Unfortunately, it’s not the case for NFI Group Inc. (NFI-T). The Winnipeg-based producer of electrified mass transit vehicles has seen its share price fall 40 per cent in the past 12 months. It continues to pay a dividend, but earnings come nowhere near covering the outlay.
The company is struggling and investors are fleeing. What’s gone wrong?
First, some background. Although based in Canada, NFI is an international company, with manufacturing facilities in this country, the United States and Britain. Its brands include New Flyer (heavy-duty transit buses), MCI (motor coaches), Alexander Dennis Ltd. (single and double-deck buses), Plaxton (motor coaches), Arboc (low-floor cutaway and medium-duty buses), and NFI Parts. NFI offers a wide range of sustainable drive systems, including zero-emission electric (trolley, battery and fuel cell), natural gas, electric hybrid and clean diesel. In total, NFI supports its installed base of more than 105,000 buses and coaches around the world.
You’d think that would virtually guarantee success at a time when there’s a worldwide push to replace gas and diesel vehicles with electric ones. But so far it’s not working out. Supply chain problems are a major reason.

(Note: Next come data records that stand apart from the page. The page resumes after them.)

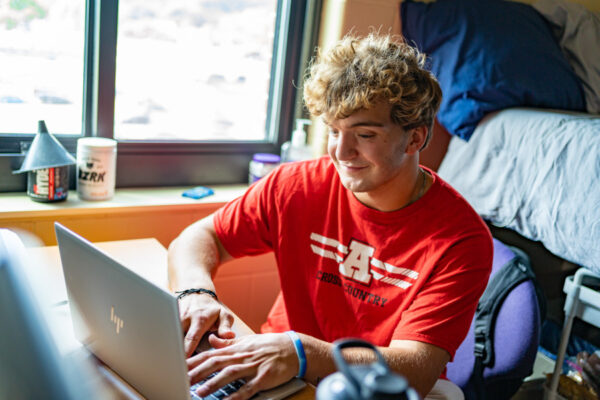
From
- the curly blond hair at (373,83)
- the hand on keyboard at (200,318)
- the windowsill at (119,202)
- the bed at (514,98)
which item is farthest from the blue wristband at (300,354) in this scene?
the bed at (514,98)

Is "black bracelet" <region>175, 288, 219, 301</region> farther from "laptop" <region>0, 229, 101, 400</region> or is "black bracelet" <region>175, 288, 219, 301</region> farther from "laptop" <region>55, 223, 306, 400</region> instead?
"laptop" <region>0, 229, 101, 400</region>

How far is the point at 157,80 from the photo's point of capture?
6.09ft

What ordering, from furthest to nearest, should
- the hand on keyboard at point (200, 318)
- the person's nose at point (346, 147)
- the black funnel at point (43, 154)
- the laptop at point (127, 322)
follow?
the black funnel at point (43, 154)
the person's nose at point (346, 147)
the hand on keyboard at point (200, 318)
the laptop at point (127, 322)

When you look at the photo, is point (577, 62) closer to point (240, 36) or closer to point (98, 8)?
point (240, 36)

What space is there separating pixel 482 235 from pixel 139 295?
30.3 inches

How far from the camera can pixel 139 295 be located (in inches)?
31.1

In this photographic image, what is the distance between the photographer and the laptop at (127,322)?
0.78 metres

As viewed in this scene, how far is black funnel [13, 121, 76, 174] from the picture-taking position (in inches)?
59.8

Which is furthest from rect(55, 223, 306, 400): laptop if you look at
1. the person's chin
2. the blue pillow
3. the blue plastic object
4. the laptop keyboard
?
the blue pillow

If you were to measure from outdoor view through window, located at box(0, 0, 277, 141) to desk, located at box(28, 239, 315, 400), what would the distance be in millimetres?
499

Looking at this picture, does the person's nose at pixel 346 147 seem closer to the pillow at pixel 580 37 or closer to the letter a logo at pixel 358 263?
the letter a logo at pixel 358 263

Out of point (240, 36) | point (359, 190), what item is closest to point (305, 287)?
point (359, 190)

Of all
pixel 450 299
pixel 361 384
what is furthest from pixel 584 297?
pixel 361 384

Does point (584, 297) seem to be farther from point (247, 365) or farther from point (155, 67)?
point (155, 67)
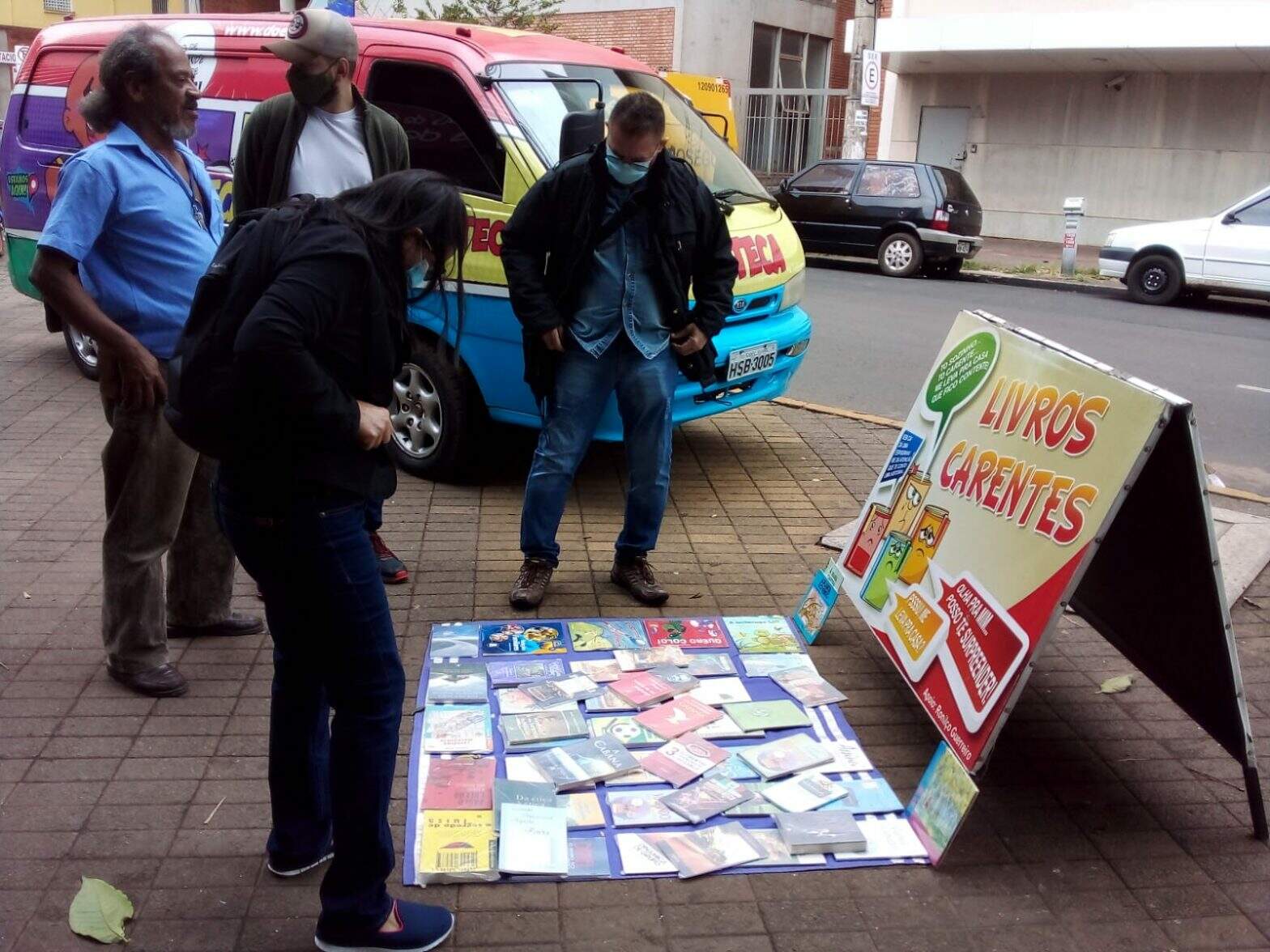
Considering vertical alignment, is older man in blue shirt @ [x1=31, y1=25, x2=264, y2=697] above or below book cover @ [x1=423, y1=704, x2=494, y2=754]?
above

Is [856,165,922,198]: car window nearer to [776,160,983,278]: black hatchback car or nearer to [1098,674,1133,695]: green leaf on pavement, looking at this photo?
[776,160,983,278]: black hatchback car

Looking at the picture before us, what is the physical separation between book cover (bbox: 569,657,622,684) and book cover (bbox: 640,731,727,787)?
0.44 metres

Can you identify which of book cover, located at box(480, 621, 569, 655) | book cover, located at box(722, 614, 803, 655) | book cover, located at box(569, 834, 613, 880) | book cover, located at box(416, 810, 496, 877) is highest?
book cover, located at box(722, 614, 803, 655)

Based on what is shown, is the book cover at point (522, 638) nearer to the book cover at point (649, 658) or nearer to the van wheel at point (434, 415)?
the book cover at point (649, 658)

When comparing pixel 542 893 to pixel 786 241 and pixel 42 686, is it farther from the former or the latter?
pixel 786 241

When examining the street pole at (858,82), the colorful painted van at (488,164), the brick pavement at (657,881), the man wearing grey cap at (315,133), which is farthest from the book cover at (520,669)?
the street pole at (858,82)

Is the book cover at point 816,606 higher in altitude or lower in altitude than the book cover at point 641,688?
higher

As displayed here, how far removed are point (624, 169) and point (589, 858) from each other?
2522 mm

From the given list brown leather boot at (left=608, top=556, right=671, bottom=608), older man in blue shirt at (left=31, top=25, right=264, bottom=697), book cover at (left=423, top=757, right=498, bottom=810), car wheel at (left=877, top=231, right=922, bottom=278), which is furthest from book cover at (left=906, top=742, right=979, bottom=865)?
car wheel at (left=877, top=231, right=922, bottom=278)

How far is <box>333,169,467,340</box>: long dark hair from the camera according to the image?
2.58 metres

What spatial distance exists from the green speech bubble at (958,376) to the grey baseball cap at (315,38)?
245 centimetres

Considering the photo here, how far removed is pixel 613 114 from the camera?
447cm

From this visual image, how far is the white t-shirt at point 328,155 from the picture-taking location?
4.59 meters

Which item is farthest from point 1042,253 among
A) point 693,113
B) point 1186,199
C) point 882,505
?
point 882,505
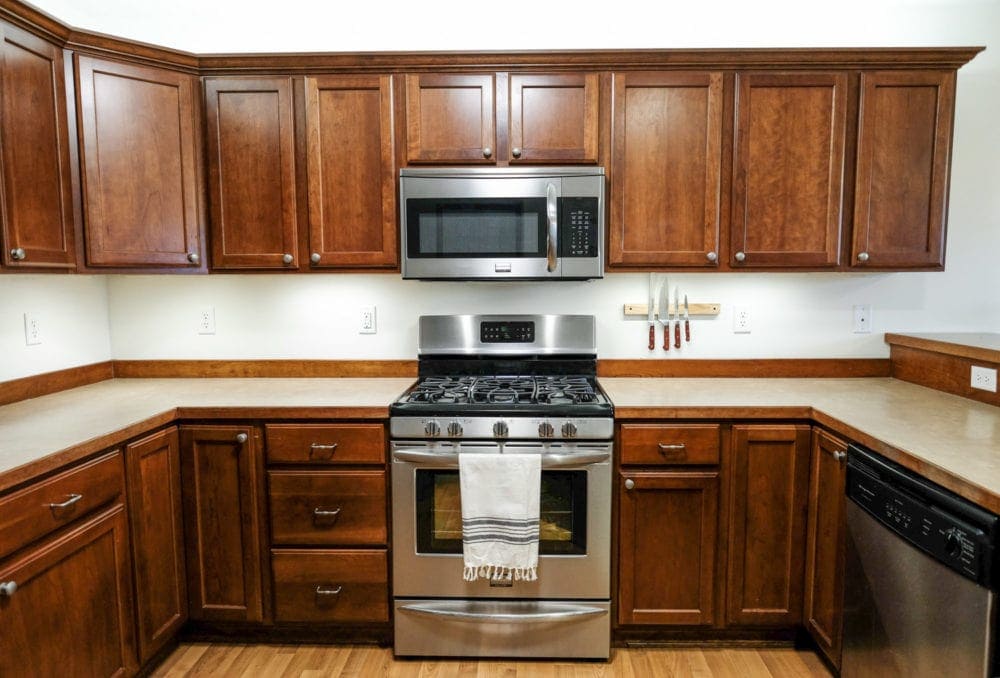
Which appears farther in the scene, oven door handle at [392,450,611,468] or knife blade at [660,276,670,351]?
knife blade at [660,276,670,351]

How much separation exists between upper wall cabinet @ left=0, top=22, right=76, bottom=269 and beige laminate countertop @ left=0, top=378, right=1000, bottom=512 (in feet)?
1.77

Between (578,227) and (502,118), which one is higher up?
(502,118)

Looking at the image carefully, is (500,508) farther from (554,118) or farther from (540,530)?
(554,118)

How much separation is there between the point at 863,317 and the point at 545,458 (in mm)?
1646

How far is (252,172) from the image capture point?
89.0 inches

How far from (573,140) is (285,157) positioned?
1.12m

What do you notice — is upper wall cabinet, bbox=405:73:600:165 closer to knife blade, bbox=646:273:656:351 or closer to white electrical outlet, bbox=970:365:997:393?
knife blade, bbox=646:273:656:351

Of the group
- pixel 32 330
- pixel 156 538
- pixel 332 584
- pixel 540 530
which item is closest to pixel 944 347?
pixel 540 530

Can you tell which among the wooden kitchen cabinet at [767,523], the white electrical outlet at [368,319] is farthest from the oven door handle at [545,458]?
the white electrical outlet at [368,319]

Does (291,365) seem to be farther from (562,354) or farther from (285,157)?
(562,354)

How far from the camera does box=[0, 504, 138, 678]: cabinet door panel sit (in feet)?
4.63

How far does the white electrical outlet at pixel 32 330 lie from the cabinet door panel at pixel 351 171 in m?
1.08

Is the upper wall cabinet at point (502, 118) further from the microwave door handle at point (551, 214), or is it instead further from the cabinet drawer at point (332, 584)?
the cabinet drawer at point (332, 584)

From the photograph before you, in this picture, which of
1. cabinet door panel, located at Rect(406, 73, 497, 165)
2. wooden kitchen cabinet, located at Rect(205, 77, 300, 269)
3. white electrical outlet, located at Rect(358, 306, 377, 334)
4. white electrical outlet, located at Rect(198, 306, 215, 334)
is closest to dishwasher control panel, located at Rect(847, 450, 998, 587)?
cabinet door panel, located at Rect(406, 73, 497, 165)
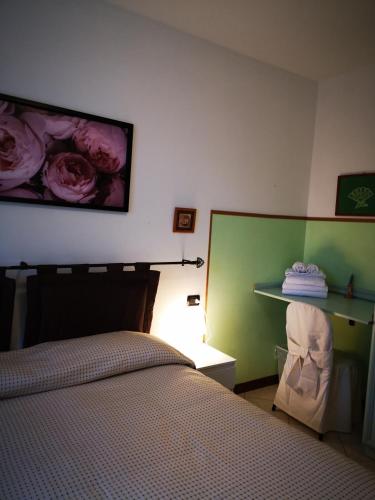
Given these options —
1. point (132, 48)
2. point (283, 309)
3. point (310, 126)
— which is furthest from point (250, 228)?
point (132, 48)

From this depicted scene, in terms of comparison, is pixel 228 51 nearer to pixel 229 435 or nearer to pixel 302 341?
pixel 302 341

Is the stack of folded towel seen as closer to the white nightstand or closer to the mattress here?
the white nightstand

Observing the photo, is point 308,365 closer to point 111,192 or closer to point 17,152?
point 111,192

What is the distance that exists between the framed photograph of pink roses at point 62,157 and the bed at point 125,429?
1.49 ft

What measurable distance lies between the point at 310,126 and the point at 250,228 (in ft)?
3.60

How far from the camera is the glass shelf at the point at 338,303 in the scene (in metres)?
2.23

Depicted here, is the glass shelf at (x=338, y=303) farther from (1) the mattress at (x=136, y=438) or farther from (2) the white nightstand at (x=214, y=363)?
(1) the mattress at (x=136, y=438)

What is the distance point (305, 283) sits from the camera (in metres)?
2.73

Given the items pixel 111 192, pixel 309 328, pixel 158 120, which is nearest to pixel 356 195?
pixel 309 328

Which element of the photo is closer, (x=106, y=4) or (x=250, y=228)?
(x=106, y=4)

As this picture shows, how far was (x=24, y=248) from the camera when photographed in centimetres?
191

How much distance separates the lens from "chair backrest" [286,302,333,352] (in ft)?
7.34

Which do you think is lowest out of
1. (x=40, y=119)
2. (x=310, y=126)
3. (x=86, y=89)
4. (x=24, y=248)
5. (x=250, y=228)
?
(x=24, y=248)

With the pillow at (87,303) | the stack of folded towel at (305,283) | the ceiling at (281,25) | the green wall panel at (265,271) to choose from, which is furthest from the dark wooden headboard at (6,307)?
the stack of folded towel at (305,283)
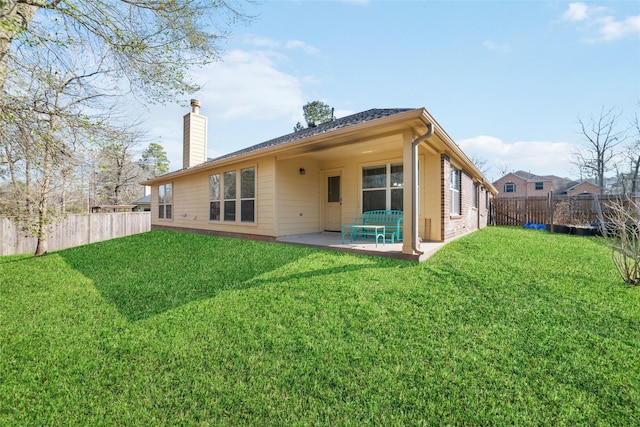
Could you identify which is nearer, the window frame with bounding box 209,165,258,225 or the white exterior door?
the window frame with bounding box 209,165,258,225

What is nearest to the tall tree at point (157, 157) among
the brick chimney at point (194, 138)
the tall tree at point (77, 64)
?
the brick chimney at point (194, 138)

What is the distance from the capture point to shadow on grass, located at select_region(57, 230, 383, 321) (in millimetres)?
3949

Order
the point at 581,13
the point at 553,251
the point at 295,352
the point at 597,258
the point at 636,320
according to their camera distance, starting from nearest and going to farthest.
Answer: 1. the point at 295,352
2. the point at 636,320
3. the point at 597,258
4. the point at 553,251
5. the point at 581,13

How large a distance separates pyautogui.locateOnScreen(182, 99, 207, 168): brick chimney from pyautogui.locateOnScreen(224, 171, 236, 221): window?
3.90 metres

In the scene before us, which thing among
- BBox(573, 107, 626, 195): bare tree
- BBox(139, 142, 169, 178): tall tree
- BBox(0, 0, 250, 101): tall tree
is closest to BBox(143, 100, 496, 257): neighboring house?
BBox(0, 0, 250, 101): tall tree

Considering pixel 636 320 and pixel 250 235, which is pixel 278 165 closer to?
pixel 250 235

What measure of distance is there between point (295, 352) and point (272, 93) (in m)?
7.94

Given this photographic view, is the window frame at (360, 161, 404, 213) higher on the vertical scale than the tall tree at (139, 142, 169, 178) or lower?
lower

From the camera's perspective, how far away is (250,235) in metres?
7.89

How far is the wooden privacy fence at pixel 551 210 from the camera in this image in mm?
11477

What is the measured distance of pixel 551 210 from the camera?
10.3 m

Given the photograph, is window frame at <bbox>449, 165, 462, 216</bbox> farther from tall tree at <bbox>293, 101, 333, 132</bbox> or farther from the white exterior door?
tall tree at <bbox>293, 101, 333, 132</bbox>

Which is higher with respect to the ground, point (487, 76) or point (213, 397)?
point (487, 76)

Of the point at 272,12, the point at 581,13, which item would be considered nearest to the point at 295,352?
the point at 272,12
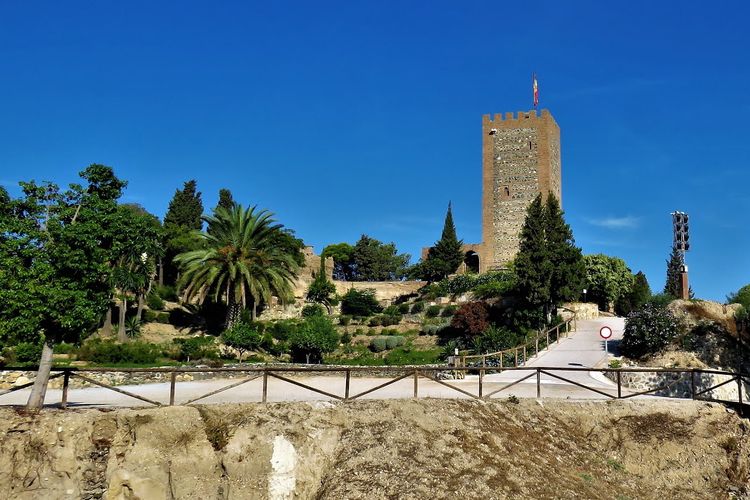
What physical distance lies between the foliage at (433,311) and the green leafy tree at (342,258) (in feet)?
118

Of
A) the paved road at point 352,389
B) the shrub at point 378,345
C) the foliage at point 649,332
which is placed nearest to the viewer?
the paved road at point 352,389

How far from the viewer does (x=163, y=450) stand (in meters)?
11.2

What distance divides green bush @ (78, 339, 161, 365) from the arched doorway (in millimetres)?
37730

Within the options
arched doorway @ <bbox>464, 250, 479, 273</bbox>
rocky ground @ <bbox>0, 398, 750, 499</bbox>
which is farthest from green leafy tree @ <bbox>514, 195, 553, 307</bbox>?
arched doorway @ <bbox>464, 250, 479, 273</bbox>

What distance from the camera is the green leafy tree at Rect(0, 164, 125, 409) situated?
1175 cm

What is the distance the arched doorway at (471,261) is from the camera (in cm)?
6266

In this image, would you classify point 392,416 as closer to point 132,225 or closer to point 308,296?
point 132,225

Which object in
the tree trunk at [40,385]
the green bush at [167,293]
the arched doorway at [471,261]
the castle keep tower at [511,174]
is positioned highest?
the castle keep tower at [511,174]

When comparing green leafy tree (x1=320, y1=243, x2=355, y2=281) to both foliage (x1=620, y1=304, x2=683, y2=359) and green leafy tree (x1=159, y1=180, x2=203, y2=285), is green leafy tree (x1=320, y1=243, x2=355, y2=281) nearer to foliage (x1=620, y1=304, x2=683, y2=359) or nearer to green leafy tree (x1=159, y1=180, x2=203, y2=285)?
green leafy tree (x1=159, y1=180, x2=203, y2=285)

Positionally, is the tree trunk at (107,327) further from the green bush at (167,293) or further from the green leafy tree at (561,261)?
the green leafy tree at (561,261)

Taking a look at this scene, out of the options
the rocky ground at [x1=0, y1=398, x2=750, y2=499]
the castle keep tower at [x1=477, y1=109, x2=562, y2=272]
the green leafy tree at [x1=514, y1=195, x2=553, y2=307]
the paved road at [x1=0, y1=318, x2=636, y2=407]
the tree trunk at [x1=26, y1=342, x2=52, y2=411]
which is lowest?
the rocky ground at [x1=0, y1=398, x2=750, y2=499]

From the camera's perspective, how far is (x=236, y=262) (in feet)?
114

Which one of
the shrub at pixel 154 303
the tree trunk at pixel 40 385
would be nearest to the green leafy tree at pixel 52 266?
the tree trunk at pixel 40 385

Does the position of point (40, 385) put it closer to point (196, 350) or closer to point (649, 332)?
point (196, 350)
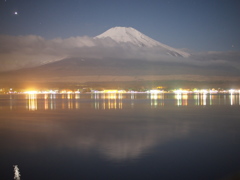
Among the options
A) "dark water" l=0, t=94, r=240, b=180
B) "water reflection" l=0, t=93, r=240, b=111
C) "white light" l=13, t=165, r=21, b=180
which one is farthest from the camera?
"water reflection" l=0, t=93, r=240, b=111

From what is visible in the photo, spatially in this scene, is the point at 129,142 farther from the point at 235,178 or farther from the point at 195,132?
the point at 235,178

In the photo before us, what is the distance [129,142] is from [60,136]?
3.39 m

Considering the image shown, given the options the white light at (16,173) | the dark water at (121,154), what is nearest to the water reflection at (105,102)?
the dark water at (121,154)

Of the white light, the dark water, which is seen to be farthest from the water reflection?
the white light

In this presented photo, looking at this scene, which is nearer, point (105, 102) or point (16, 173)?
point (16, 173)

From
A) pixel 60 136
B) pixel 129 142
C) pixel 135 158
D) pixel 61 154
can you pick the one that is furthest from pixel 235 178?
pixel 60 136

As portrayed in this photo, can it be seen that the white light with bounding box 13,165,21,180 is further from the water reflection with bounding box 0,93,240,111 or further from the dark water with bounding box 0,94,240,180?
the water reflection with bounding box 0,93,240,111

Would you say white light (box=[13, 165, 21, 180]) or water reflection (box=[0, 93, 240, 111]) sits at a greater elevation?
water reflection (box=[0, 93, 240, 111])

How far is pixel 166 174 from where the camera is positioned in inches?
283

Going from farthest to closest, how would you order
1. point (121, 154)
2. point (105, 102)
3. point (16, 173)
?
1. point (105, 102)
2. point (121, 154)
3. point (16, 173)

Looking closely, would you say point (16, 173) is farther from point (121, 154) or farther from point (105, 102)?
point (105, 102)

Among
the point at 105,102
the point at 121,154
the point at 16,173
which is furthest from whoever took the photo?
the point at 105,102

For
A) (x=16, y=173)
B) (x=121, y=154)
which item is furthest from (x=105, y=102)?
(x=16, y=173)

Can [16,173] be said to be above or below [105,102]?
below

In September, the company announced it was halting production at some of its facilities and scaling back at others. It also cut its guidance for the 2021 fiscal year, reducing its revenue projections to between US$2.3-billion and US$2.5-billion from between US$2.8-billion and US$2.9-billion. The outlook for adjusted EBITDA was cut from between US$220-million and US$240-million to between US$165-million and US$195-million – a drop of almost 22 per cent, based on the midpoint. (EBITDA stands for earnings before interest, taxes, depreciation and amortization.) The stock fell 20 per cent after the announcement.
Third-quarter results, which came out in November, confirmed NFI’s problems were continuing. The company delivered 752 units in the quarter, a drop of 43 per cent from the previous year. For the first nine months of the 2021 fiscal year, the company delivered 3,926 units, down 21 per cent from 2020.
Third-quarter revenue was US$492-million, down 26 per cent from the prior year. Nine-month revenue was US$2.36-billion, off 10 per cent. The company reported a third-quarter loss of US$15-million (22 US cents a share). For the nine months, NFI showed a profit of US$3-million (5 US cents).
“Our quarterly results were impacted by global supply chain and logistics challenges that combined with the ongoing COVID-19 pandemic to create significant bottlenecks and disruptions to our operations,” Paul Soubry, chief executive officer of NFI, said in the earnings news release. “In response to these issues, we made the prudent, albeit difficult, decision to reduce new vehicle input rates that resulted in the temporary idling of certain facilities and adjusted production rates in others.”
Mr. Soubry went on to thank the company’s banking partners for be “incredibly supportive” through all of this – a comment that suggested some difficult behind-the-scenes discussions with its bankers.
Sure enough, the company subsequently announced a bought deal for $488-million in convertible debentures, including an overallotment option. The debentures pay 5-per-cent interest and have a conversion price of $33.15 a share. The proceeds are being used to reduce the outstanding balance under the company’s senior credit facilities.
Meanwhile, NFI continues to pay a quarterly dividend of 21.25 cents a share (85 cents a year), to yield 4.5 per cent at the current price. But with earnings way down, the question investors are asking is whether the dividend is sustainable at this level. A cut would create more downward pressure on the stock.
New orders keep pouring in. At the end of the third quarter, NFI had a backlog of 8,103 units with a value of US$4-billion, and the company announced several hundred more orders in the fourth quarter. But you can’t build buses without computer chips and parts, and that’s the position NFI is in right now.
Management has told investors not to expect a quick turnaround. No improvement in financial results is expected until the second half of this year. However, NFI did reaffirm its 2025 target adjusted EBITDA guidance range of US$400-million to US$450-million.
The steep decline in the share price looks like an opportunity for patient, long-term investors. But there’s a risk of more downside in the next few months, especially if the company is forced to cut or suspend the dividend.
If you own the stock, my advice at this point is to hold. If you don’t own the stock, put it on your watch list. As recently as 2018, the shares were trading at close to $60. It’s not inconceivable they could approach that level again in the coming years, if the company can get through its current rough patch.